[BEGIN Records for this task]

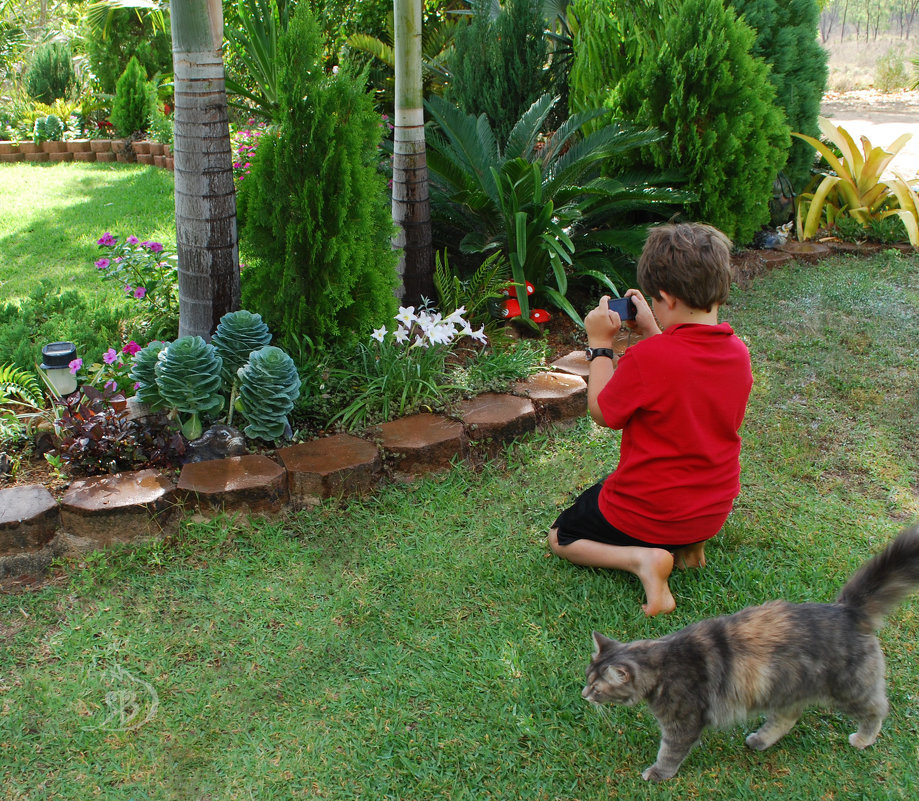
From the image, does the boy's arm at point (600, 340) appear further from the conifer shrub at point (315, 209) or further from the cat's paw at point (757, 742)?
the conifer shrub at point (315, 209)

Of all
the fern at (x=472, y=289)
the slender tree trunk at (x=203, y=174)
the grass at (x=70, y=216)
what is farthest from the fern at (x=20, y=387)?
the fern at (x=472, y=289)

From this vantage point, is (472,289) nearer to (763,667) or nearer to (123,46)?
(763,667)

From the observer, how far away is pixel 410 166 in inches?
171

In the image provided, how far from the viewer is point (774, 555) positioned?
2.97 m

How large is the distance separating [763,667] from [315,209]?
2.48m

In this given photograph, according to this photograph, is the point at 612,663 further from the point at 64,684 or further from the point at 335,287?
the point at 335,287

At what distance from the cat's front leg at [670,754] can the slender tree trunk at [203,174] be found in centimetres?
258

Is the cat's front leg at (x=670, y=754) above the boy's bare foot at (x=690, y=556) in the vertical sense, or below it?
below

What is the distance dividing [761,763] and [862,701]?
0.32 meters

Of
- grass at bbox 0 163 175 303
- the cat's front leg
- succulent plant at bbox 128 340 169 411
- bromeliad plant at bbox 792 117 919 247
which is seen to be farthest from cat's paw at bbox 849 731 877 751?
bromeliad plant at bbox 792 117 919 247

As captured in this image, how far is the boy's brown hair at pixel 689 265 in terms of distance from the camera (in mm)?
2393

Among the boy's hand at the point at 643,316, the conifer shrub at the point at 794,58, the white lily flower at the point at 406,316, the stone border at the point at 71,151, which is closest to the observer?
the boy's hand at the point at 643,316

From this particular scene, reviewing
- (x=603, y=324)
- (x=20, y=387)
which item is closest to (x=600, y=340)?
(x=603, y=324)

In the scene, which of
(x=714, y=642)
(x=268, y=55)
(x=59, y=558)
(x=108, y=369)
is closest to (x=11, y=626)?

[END Records for this task]

Written task.
Rewrite all the items above, changing every "slender tree trunk" to "thin tree trunk" and leaving everything else as it is, without the pictures.

Exercise answer.
From the image, does the boy's arm at point (600, 340) appear further from the conifer shrub at point (315, 209) or further from the cat's paw at point (757, 742)?
the conifer shrub at point (315, 209)

Of all
the fern at (x=472, y=289)
the thin tree trunk at (x=203, y=174)
the grass at (x=70, y=216)
what is farthest from the fern at (x=20, y=387)?
the fern at (x=472, y=289)

From this vantage point, is (472,289) nearer to (763,667) or nearer to (123,46)?
(763,667)

From the observer, how far away is pixel 410 166 in inches?
171

In the image provided, how far from the viewer is point (774, 555) positioned?
2.97 m

How large is the distance separating [763,667] from [315,209]?
2.48m

In this given photograph, according to this photograph, is the point at 612,663 further from the point at 64,684 or further from the point at 335,287?
the point at 335,287

At what distance from the cat's front leg at [670,754] can the thin tree trunk at [203,174] be found in centimetres?
258

Is the cat's front leg at (x=670, y=754) above the boy's bare foot at (x=690, y=556) in the vertical sense, or below it?
below

What is the distance dividing [761,763] and [862,701]?
0.32 meters

Of
- grass at bbox 0 163 175 303
- the cat's front leg
- succulent plant at bbox 128 340 169 411
- bromeliad plant at bbox 792 117 919 247
which is seen to be farthest from cat's paw at bbox 849 731 877 751?
bromeliad plant at bbox 792 117 919 247

As captured in this image, how far is the boy's brown hair at pixel 689 265 in terms of distance from the camera (in mm)?
2393

Among the boy's hand at the point at 643,316, the conifer shrub at the point at 794,58, the white lily flower at the point at 406,316, the stone border at the point at 71,151, which is closest to the observer?
the boy's hand at the point at 643,316

From this particular scene, reviewing
- (x=603, y=324)
- (x=20, y=387)
which item is closest to (x=600, y=340)?
(x=603, y=324)

In the scene, which of
(x=714, y=642)
(x=268, y=55)
(x=59, y=558)
(x=108, y=369)
is closest to (x=11, y=626)?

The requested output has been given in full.